**Excerpted text:**
********

Earth is famously known as the blue planet due to its abundant water, but why is the ocean blue?

The ocean is blue to the human eye because it absorbs and scatters light. The water acts as a filter, taking in colors from the red spectrum and mirroring back colors in the blue one. 

However, phytoplankton also plays a prominent role in how blue or green the ocean appears.

In today’s article, we’ll dive into “Why is the ocean blue?” by looking at light, depth, and phytoplankton.

Why is the ocean blue? Because of light absorption and scattering by water molecules
Why is the ocean blue? Because of light absorption and scattering by water molecules.

Why Is The Ocean Blue?

“Why is the ocean blue,” is a fair question. After all, water is clear.

The reason for this phenomenon is light absorption. Let’s look into it.

How Does Light Absorption Make The Ocean Blue?

Unlike water, light is not clear but full of color. However, you don’t notice light’s spectacular hues very often unless there is a rainbow.

To make a rainbow, light passes through water droplets and is scattered, appearing as colors to our eyes. Each color has a frequency range in the light spectrum that is measured in nanometers (nm):

The Visible Light Spectrum
Red~ 625 – 700 nm
Orange~ 590 – 625 nm
Yellow~ 565 – 590 nm
Green~ 520 – 565 nm
Blue~ 500 – 520 nm
Indigo~ 435 – 500 nm
Violet~ 380 – 435 nm

The complete electromagnetic spectrum encompasses all types of light, including radio waves, microwaves, infrared, visible light, ultraviolet light, X-rays, and gamma rays. Hint: color is visible light!

Yet, despite water droplets gifting the world with gorgeous rainbows and the sea being made up of water droplets, the ocean does not appear as a giant map to find a leprechaun’s treasure. 

But that’s because droplets don’t only scatter light; they absorb it, too.

How Does Light Absorption Work?

Color is created by white light absorption. No light absorption? White. Total absorption? Black. But most light absorption falls in between these extremes, giving us color. It all depends on what is reflected and what is absorbed.

Water droplets don’t absorb light very efficiently. It takes a significant amount to absorb enough light to create a color our eyes can see.

The easiest colors to absorb are the “low energy” ones, such as reds, oranges, and yellows, which have longer wavelengths than violet, indigo, and blue.

********

**Dataset extract:**
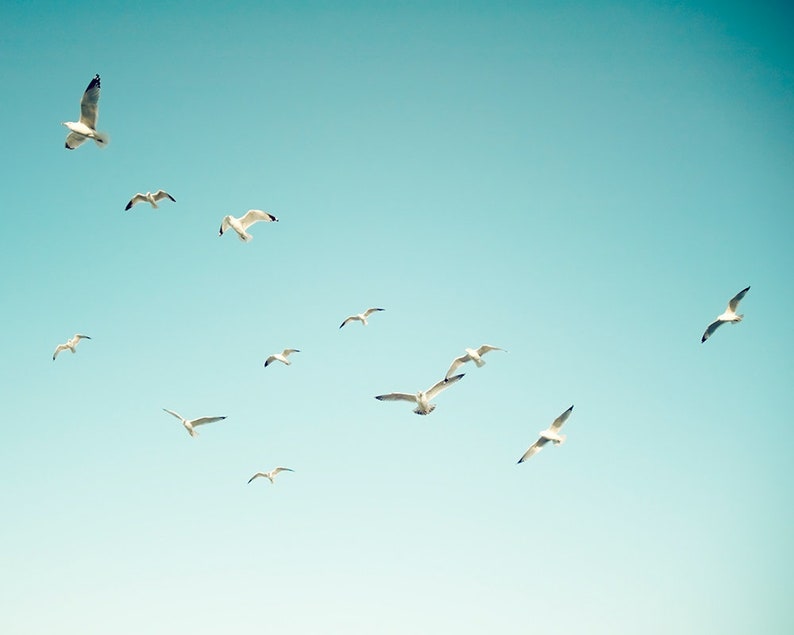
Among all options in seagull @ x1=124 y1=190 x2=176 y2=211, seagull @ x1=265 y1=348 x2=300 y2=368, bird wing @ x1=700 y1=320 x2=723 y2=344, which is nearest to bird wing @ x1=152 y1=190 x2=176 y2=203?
seagull @ x1=124 y1=190 x2=176 y2=211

********

**Actions to take:**
1 - In the passage on why the ocean is blue, which colors are described as the easiest to absorb?
2 - Summarize the passage on why the ocean is blue in two sentences.
3 - Carry on the passage on why the ocean is blue from the point where it stops.

**Solved problems:**
1 - The "low energy" colors, such as reds, oranges, and yellows, which have longer wavelengths than violet, indigo, and blue.

2 - The ocean looks blue because water absorbs and scatters light, taking in colors from the red end of the spectrum and reflecting blue ones, though phytoplankton also affects how blue or green it appears. Water droplets both scatter and absorb light but do not absorb it efficiently, and the low-energy colors with longer wavelengths, such as reds, oranges, and yellows, are the easiest to absorb.

3 -
Blue has high energy and a short wavelength. Thus, the answer to “Why is the ocean blue?” is that it takes much more water to absorb blue wavelengths than red and yellow colors.

Sunlight absorption in the ocean

Why Are Longer Light Wavelengths Easier To Absorb?

The lower the energy, the easier a wavelength is to absorb. Light is a lot the tortious and the hare. 

Like a tortious, reds and yellows have slow and steady energy and create a longer wavelength light. Blues are like a hare, fast and short. Yes, the tortious won the race, but it would be easier to catch.

In less than 4 inches of water, infrared light is “captured.” By 65 feet, the red light is essentially gone. 

Thus, any red fish are nearly impossible to see in depths below this, helping them evade predators. However, blue light is still penetrating at 656 feet.

How Does Depth Impact The Ocean Color?

The depth of the water impacts the shade of blue. The deeper the water, the more color is absorbed, creating a denser and “darker” blue color. 

In addition, in significantly deeper water, there is no reflection of light from the sea floor, which makes the color blue look navy.

In fact, most of the ocean is entirely dark. Hardly any light penetrates deeper than 656 feet, and no light penetrates deeper than 3,280 feet.

That’s why shallow water is more likely to look clear or have a turquoise color as light passes through and bounces back off the floor. Hence, blue ocean water looks clear when kept in a glass of water: light is coming in from all angles.

Beautiful deep blue sea and fish

How Does Algae (Phytoplankton) Impact The Ocean Color?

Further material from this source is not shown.